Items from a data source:
-------------------------
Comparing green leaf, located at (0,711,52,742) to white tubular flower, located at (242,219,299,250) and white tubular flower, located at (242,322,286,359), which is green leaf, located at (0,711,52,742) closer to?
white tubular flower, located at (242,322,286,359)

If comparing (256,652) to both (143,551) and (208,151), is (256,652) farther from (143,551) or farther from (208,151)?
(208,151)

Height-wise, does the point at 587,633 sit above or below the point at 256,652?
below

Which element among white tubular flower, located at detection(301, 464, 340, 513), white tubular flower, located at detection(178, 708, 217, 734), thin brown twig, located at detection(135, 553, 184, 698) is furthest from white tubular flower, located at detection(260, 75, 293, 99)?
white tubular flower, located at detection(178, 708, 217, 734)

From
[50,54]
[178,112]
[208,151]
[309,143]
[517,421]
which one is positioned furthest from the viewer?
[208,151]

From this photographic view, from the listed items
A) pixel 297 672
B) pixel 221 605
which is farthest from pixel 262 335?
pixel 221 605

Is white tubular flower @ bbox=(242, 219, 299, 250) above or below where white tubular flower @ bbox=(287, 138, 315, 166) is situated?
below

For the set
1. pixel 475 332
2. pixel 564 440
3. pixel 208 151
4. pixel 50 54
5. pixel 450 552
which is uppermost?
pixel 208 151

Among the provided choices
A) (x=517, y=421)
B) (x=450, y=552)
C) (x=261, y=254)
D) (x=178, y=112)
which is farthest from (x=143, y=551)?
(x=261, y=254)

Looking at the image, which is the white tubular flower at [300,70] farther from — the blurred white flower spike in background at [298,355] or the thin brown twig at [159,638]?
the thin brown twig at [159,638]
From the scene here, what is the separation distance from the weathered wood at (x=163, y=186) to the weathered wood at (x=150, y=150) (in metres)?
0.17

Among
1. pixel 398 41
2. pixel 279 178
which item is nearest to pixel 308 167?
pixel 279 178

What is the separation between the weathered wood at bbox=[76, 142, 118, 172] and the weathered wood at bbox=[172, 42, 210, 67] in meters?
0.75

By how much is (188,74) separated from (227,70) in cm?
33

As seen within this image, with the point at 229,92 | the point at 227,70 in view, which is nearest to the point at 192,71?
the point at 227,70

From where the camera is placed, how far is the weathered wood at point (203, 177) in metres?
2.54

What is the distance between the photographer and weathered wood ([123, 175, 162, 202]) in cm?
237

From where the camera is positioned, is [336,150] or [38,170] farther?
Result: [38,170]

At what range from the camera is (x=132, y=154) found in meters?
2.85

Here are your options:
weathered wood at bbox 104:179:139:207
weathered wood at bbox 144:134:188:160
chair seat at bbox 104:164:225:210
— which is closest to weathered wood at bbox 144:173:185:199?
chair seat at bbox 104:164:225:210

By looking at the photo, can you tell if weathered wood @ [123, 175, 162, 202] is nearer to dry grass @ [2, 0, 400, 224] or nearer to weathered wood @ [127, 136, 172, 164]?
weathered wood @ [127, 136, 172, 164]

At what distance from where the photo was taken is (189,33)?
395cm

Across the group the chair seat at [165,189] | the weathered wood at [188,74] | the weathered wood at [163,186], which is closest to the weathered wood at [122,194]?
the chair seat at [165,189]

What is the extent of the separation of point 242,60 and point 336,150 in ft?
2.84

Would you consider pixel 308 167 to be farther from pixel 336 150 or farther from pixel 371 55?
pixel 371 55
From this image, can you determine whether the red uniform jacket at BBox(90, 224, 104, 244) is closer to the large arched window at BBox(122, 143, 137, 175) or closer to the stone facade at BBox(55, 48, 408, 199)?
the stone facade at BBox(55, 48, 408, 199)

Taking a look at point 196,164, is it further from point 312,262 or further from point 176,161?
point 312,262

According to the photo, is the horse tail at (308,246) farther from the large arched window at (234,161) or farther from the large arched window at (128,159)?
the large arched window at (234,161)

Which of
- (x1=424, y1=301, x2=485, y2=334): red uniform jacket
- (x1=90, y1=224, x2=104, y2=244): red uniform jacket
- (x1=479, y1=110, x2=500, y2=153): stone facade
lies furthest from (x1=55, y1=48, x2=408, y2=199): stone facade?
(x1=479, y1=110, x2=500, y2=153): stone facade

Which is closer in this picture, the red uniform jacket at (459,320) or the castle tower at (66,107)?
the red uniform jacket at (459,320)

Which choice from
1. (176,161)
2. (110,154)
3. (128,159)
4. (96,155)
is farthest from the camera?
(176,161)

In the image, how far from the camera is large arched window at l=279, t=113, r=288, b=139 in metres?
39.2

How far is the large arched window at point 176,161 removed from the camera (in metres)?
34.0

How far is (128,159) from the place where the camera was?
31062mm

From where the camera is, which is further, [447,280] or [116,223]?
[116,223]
-------------------------
◆ What is asked: Copy out the whole listing exactly as written.

◆ Written solution:
Comparing green leaf, located at (0,711,52,742) to white tubular flower, located at (242,219,299,250) and white tubular flower, located at (242,322,286,359), which is green leaf, located at (0,711,52,742) closer to?
white tubular flower, located at (242,322,286,359)

If comparing (256,652) to both (143,551) and (208,151), is (256,652) farther from (143,551) or farther from (208,151)?
(208,151)

Height-wise, does the point at 587,633 sit above or below the point at 256,652?
below

Which element among white tubular flower, located at detection(301, 464, 340, 513), white tubular flower, located at detection(178, 708, 217, 734), thin brown twig, located at detection(135, 553, 184, 698) is furthest from white tubular flower, located at detection(260, 75, 293, 99)?
white tubular flower, located at detection(178, 708, 217, 734)

From
[50,54]
[178,112]
[208,151]
[309,143]
[517,421]
which one is positioned furthest from the viewer?
[208,151]

From this photographic view, from the listed items
A) pixel 297 672
B) pixel 221 605
which is farthest from pixel 262 335?
pixel 221 605

Is white tubular flower @ bbox=(242, 219, 299, 250) above or below where white tubular flower @ bbox=(287, 138, 315, 166) is situated?
below

For the set
1. pixel 475 332
2. pixel 564 440
3. pixel 208 151
4. pixel 50 54
5. pixel 450 552
which is uppermost?
pixel 208 151

Among the provided choices
A) (x=517, y=421)
B) (x=450, y=552)
C) (x=261, y=254)
D) (x=178, y=112)
which is farthest from (x=143, y=551)?
(x=261, y=254)

Looking at the image, which is the white tubular flower at [300,70] farther from — the blurred white flower spike in background at [298,355] or the thin brown twig at [159,638]?
the thin brown twig at [159,638]
From the scene here, what is the separation distance from the weathered wood at (x=163, y=186) to the weathered wood at (x=150, y=150) (in metres)?
0.17

Among
1. pixel 398 41
2. pixel 279 178
which item is nearest to pixel 308 167?
pixel 279 178

What is the separation between the weathered wood at bbox=[76, 142, 118, 172] and the weathered wood at bbox=[172, 42, 210, 67] in meters?
0.75

By how much is (188,74) separated from (227,70) in cm?
33

As seen within this image, with the point at 229,92 | the point at 227,70 in view, which is nearest to the point at 192,71?
the point at 227,70

From where the camera is placed, how far is the weathered wood at point (203, 177) in metres?
2.54

What is the distance between the photographer and weathered wood ([123, 175, 162, 202]) in cm?
237

From where the camera is positioned, is [336,150] or [38,170] farther?
Result: [38,170]

At what range from the camera is (x=132, y=154) found in meters?
2.85

Here are your options:
weathered wood at bbox 104:179:139:207
weathered wood at bbox 144:134:188:160
chair seat at bbox 104:164:225:210
— which is closest to weathered wood at bbox 144:173:185:199?
chair seat at bbox 104:164:225:210

By looking at the photo, can you tell if weathered wood @ [123, 175, 162, 202] is nearer to dry grass @ [2, 0, 400, 224] or nearer to weathered wood @ [127, 136, 172, 164]?
weathered wood @ [127, 136, 172, 164]

At what distance from where the photo was taken is (189,33)?
395cm

Across the group the chair seat at [165,189] | the weathered wood at [188,74] | the weathered wood at [163,186], which is closest to the weathered wood at [122,194]?
the chair seat at [165,189]

What is the extent of the separation of point 242,60 and point 336,150 in ft?
2.84

Would you consider pixel 308 167 to be farther from pixel 336 150 or farther from pixel 371 55?
pixel 371 55
From this image, can you determine whether the red uniform jacket at BBox(90, 224, 104, 244) is closer to the large arched window at BBox(122, 143, 137, 175) or closer to the stone facade at BBox(55, 48, 408, 199)?
the stone facade at BBox(55, 48, 408, 199)

Taking a look at point 196,164, is it further from point 312,262 or further from point 176,161?
point 312,262

According to the photo, is the horse tail at (308,246) farther from the large arched window at (234,161) or farther from the large arched window at (128,159)?
the large arched window at (234,161)

Which of
- (x1=424, y1=301, x2=485, y2=334): red uniform jacket
- (x1=90, y1=224, x2=104, y2=244): red uniform jacket
- (x1=479, y1=110, x2=500, y2=153): stone facade
lies furthest from (x1=55, y1=48, x2=408, y2=199): stone facade?
(x1=479, y1=110, x2=500, y2=153): stone facade

Which is closer in this picture, the red uniform jacket at (459,320) or the castle tower at (66,107)?
the red uniform jacket at (459,320)

Which choice from
1. (176,161)
2. (110,154)
3. (128,159)
4. (96,155)
is farthest from the camera?
(176,161)

In the image, how far from the camera is large arched window at l=279, t=113, r=288, b=139 in metres?
39.2

How far is the large arched window at point 176,161 removed from the camera (in metres)?
34.0

How far is (128,159) from the place where the camera was?
31062mm

From where the camera is, which is further, [447,280] or [116,223]?
[116,223]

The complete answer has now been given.